▶ **PASSAGE PROVIDED**

API

Query & Fetch

Query request

POST /v2/namespaces/products/query
Content-Type: application/json

{
  "vector": [0.0012, -0.043],
  "top_k": 10,
  "filters": ["category", "Eq", "Electronics"],
  "include_attributes": ["title", "category"]
}

{
  "results": [
    {"id": "asin-B08N5WRWNW", "dist": 0.42, "attributes": {"title": "..."}}
  ],
  "stable_as_of": 1715600400000
}

Strong-consistent reads

Turbopuffer indexes upserts asynchronously, so a naive query right after an upsert can return partial results or 429 entirely under streaming-write pressure. Layer sidesteps both:

Queries run at consistency=eventual upstream, so they never block on indexing.
A background loop polls each registered namespace’s index.status and records the latest status plus, when stable, a watermark equal to poll_start - safety_margin.
Per-query decision:
- Updating → inject a hidden _hevlayer_upserted_at <= watermark predicate so the read never sees partially-indexed rows.
- Stable or Unknown → run without the predicate. The upstream index is caught up (or no contrary evidence exists).
On a 429 to an unfiltered query, Layer retries once with the watermark filter forced on.

Responses always report stable_as_of (epoch ms) — the most recent watermark the watcher has recorded. Omitted on a cold-start gateway that has not yet observed a stable poll.

▶ **TO-DO LIST**
1. Answer these questions about the query API passage above:
(a) What top_k value does the sample query request use?
(b) At what consistency level do queries run upstream?
(c) What does Layer do when an unfiltered query gets a 429?
2. Continue the query API passage from its last sentence.

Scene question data
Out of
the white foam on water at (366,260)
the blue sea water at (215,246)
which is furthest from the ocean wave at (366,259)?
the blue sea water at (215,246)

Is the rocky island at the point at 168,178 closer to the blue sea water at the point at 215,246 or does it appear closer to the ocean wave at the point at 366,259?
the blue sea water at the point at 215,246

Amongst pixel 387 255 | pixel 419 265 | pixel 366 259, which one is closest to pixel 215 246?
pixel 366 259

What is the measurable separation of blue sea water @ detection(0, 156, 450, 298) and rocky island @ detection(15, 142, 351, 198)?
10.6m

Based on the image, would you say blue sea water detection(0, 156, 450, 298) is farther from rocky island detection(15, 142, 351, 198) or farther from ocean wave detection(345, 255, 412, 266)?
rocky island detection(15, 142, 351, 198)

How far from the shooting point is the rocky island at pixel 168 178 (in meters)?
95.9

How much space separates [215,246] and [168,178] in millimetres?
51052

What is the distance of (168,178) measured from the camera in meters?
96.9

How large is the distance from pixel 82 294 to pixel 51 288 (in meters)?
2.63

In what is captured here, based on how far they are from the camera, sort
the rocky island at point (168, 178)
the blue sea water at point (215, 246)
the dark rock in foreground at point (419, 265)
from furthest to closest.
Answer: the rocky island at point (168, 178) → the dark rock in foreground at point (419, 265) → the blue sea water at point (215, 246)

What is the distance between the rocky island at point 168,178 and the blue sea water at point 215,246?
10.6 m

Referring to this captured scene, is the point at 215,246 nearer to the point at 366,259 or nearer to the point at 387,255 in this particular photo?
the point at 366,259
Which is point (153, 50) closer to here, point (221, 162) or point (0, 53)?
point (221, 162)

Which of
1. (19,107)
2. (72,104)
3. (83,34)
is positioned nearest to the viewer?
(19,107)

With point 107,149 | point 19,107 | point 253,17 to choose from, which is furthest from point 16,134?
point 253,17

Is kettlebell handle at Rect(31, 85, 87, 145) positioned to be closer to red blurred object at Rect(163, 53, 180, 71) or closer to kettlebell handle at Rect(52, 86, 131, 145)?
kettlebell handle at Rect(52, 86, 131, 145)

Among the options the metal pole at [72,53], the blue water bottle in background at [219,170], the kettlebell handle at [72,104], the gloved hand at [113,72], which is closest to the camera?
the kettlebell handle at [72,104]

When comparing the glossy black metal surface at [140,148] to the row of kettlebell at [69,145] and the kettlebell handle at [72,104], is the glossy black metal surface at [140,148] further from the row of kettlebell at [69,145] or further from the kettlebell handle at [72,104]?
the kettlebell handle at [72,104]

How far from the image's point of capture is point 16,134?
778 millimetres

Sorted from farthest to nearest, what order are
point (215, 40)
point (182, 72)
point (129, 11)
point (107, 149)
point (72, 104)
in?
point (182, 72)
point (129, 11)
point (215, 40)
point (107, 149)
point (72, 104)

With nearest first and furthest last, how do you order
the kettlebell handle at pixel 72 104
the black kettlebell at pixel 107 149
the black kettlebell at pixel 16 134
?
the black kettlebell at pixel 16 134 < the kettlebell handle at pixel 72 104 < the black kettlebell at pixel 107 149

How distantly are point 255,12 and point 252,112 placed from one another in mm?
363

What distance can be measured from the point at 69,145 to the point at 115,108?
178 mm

▶ **TASK RESULTS**
1.
(a) 10
(b) consistency=eventual
(c) It retries once with the watermark filter forced on.

2.
Filter shape

["category", "Eq", "Electronics"]                # leaf
["And", [["category", "Eq", "Electronics"],
         ["price", "Lte", 200]]]                 # conjunction
["Or",  [...]]                                   # disjunction

Filter shape follows Turbopuffer array syntax. Layer combines the caller’s filter with the watermark predicate using a 2-element And automatically — callers never see _hevlayer_upserted_at in their request or response.

Tunables

Variable	Default	Purpose
`CONSISTENCY_POLL_INTERVAL_MS`	1000	How often the watcher polls each namespace.
`CONSISTENCY_SAFETY_MARGIN_MS`	500	Cushion between poll time and watermark to cover in-flight upserts.

Explain query

POST /v2/namespaces/products/explain_query

explain_query is proxied to Turbopuffer verbatim — Layer adds nothing and applies no watermark filter. Use it to inspect upstream query planning; see the upstream docs for the request and response shape.

Fetch

Fetch is a Layer-only surface — there is no upstream equivalent. The NVMe cache is checked first; on miss or error the gateway falls through to Turbopuffer and backfills the cache best-effort.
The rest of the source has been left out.